Salience Attention Mechanism
Score every candidate memory item with a weighted salience function and attend to only the top-k per tick — bounded attention cost regardless of how large the memory store grows.
alpha * novelty + beta * goal_relevance + gamma * recency + delta * prediction_error - epsilon * fatigue — the top-k scoring items enter the working set for the next tick, and the fatigue term breaks rumination loops by penalizing over-attended items.Intent & Description
🎯 Intent
Score every candidate memory item with a weighted salience function so each tick attends to a small, relevant top-k subset rather than re-reading all memory.
📋 Context
A long-running agent’s memory store has grown past what fits in a single call’s context. The agent has accumulated thoughts, summaries, insights, and observations over hours or days, and on every tick only a small, currently relevant slice should drive the next step.
💡 Solution
Score each candidate memory item m with a weighted sum: alpha * novelty(m) + beta * goal_relevance(m) + gamma * recency(m) + delta * prediction_error(m) - epsilon * fatigue(m). Pick the top-k into the working set for the next tick. Persist the weights in a tunable config so a reflection pass can adjust them. The fatigue term penalizes items that have already been attended to many times in the recent window, breaking rumination loops.
Real-world Use Case
- The persistent memory store is too large to read in full at every tick.
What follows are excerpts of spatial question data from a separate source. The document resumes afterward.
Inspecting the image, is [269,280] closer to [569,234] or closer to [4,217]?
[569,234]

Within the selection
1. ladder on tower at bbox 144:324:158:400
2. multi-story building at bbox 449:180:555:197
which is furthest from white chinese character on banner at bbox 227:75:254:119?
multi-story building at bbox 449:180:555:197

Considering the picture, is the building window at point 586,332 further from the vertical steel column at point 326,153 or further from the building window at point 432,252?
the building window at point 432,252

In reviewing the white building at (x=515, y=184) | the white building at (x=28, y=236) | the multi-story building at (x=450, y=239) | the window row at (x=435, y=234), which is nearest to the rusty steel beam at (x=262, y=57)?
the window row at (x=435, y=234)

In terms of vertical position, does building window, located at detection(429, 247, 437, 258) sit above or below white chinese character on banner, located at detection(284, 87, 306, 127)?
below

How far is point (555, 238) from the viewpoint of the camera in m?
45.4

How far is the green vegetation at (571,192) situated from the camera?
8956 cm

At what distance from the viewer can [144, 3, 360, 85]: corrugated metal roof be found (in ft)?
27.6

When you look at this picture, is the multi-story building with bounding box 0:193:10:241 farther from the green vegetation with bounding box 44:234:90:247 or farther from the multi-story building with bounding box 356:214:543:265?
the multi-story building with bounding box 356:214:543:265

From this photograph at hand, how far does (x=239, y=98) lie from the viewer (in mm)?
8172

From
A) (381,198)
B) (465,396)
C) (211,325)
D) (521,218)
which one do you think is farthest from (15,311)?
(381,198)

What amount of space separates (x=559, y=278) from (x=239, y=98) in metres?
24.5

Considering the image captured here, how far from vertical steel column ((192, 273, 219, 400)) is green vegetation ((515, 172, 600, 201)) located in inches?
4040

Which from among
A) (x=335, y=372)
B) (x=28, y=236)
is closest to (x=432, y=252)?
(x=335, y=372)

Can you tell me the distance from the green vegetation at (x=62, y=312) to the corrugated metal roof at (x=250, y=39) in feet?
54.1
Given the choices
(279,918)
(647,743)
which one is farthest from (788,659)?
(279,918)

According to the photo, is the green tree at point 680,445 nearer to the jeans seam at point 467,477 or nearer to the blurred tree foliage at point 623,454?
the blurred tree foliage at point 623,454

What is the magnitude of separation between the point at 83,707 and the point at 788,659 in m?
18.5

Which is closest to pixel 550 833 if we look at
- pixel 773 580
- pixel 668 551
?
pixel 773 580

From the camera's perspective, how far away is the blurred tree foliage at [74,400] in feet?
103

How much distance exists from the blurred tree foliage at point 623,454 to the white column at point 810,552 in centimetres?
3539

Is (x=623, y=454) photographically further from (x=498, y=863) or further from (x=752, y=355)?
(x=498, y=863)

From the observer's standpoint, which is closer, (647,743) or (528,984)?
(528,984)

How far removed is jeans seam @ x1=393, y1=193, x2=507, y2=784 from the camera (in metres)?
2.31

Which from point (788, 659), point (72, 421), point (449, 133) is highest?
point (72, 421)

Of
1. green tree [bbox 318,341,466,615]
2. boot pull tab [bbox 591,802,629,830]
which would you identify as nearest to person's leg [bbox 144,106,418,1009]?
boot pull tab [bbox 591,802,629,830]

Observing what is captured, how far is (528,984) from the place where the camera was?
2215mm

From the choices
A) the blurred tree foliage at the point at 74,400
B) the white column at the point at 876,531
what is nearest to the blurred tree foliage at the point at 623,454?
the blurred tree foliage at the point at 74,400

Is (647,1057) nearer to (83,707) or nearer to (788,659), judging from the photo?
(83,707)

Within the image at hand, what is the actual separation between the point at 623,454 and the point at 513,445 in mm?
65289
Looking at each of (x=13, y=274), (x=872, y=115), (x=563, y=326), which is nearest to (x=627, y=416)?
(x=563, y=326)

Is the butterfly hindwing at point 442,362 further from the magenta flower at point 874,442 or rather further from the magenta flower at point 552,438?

- Memory items have features (recency, importance, frequency, similarity) that can be combined into a salience score.
- The agent needs predictable, bounded per-tick read cost.
Source
📌 TL;DR
Score every memory item with a weighted salience function, attend to the top-k, and penalize over-attended items with a fatigue term — bounded attention cost, no rumination loops.
Advantages
- Bounded attention cost per tick regardless of memory store size.
- Salience scores are inspectable and tunable — operators can see what’s driving attention.
- Fatigue term breaks repetitive attention loops without manual intervention.
Disadvantages
- Weight tuning is empirical and per-deployment — no universal defaults.
- A bad scoring function can suppress genuinely relevant items by misevaluating any one dimension.
- Salience scoring is itself compute — it has to stay cheap enough to run every tick.